:: Assigned task ::
Taking only the lines of the data below from the line with "Cedar Cove, 2 bedrooms, sleeps 4" to the line with "Silver Gemstone Ring", ends included, write them out exactly and without pictures.

Record extracts section start

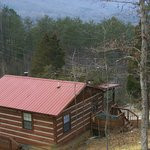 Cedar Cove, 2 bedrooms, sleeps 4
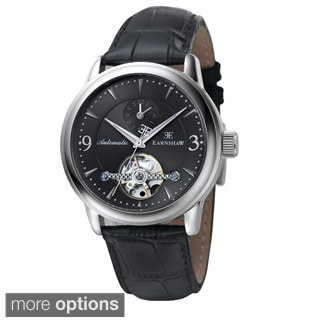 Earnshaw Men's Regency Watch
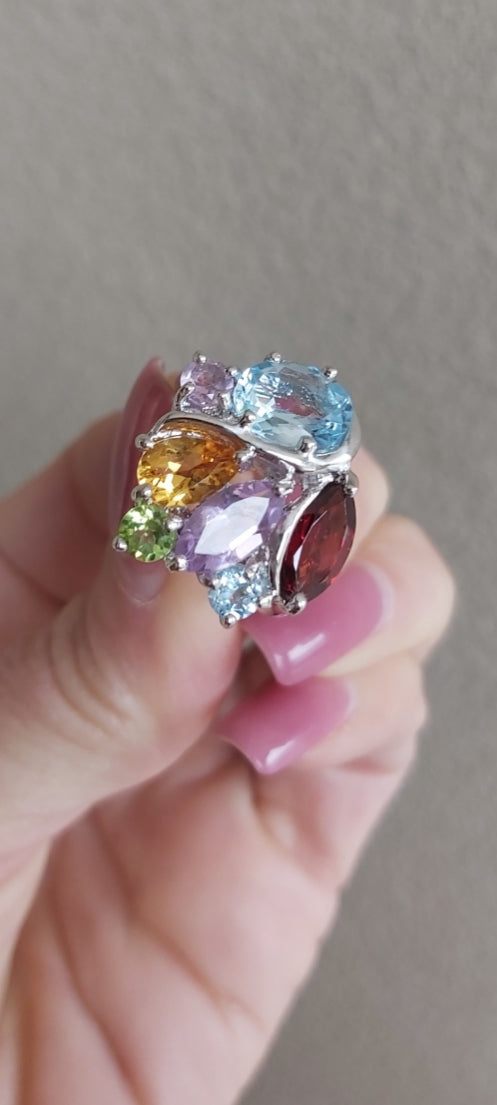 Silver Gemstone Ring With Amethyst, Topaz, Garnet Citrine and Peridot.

Record extracts section end
Record extracts section start

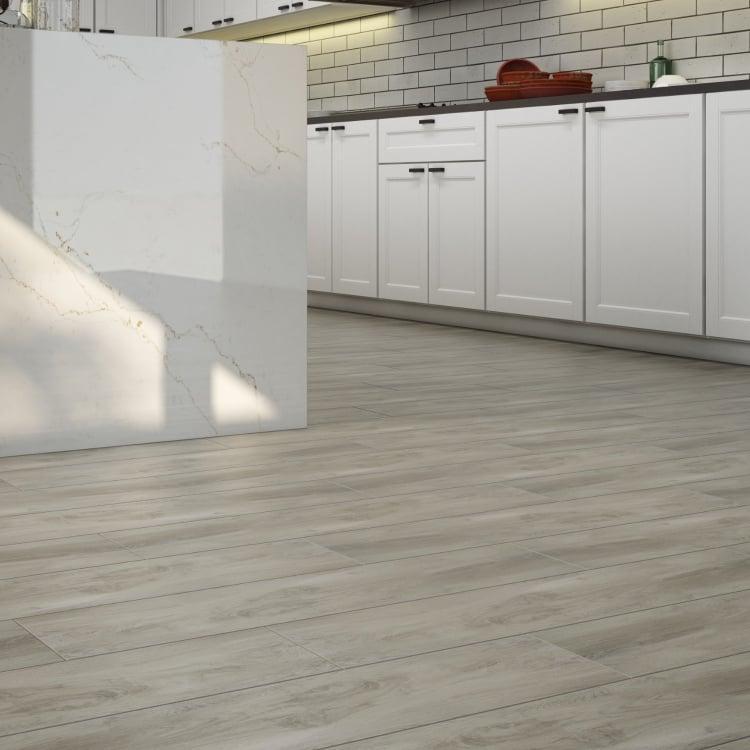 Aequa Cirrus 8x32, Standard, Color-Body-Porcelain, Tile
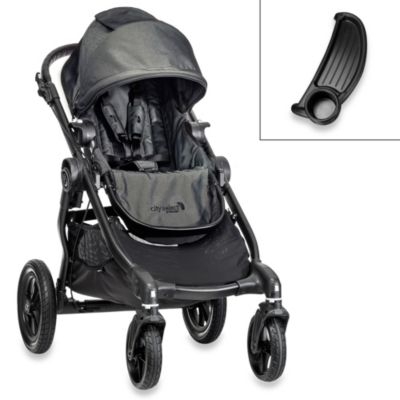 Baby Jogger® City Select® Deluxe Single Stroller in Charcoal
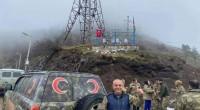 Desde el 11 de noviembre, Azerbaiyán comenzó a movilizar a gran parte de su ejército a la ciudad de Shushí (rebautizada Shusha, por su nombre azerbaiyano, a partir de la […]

Record extracts section end
Record extracts section start

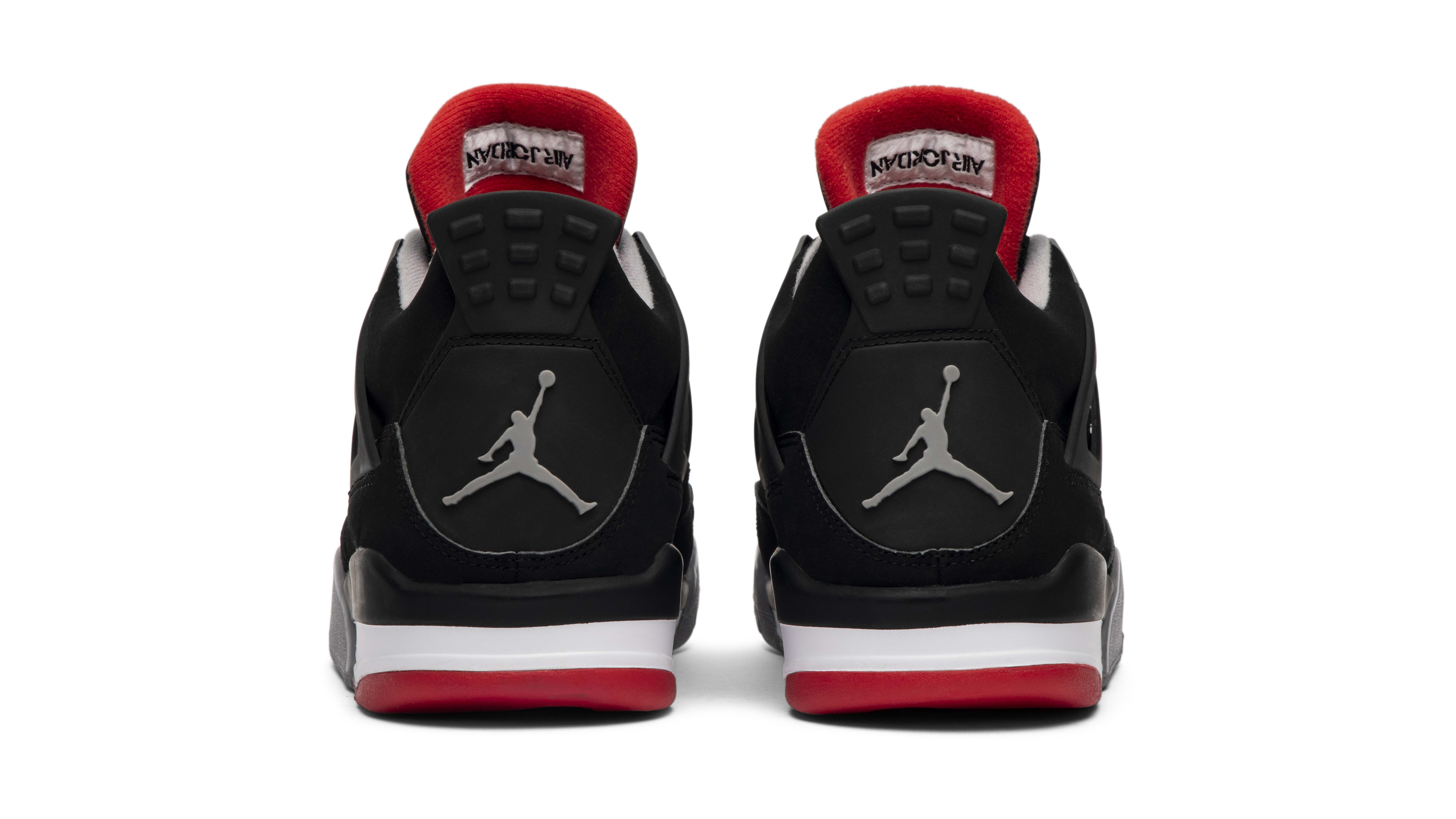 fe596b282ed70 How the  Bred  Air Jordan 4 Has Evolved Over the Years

Record extracts section end

:: Exercise output ::
 Cedar Cove, 2 bedrooms, sleeps 4
 Earnshaw Men's Regency Watch
 Silver Gemstone Ring With Amethyst, Topaz, Garnet Citrine and Peridot.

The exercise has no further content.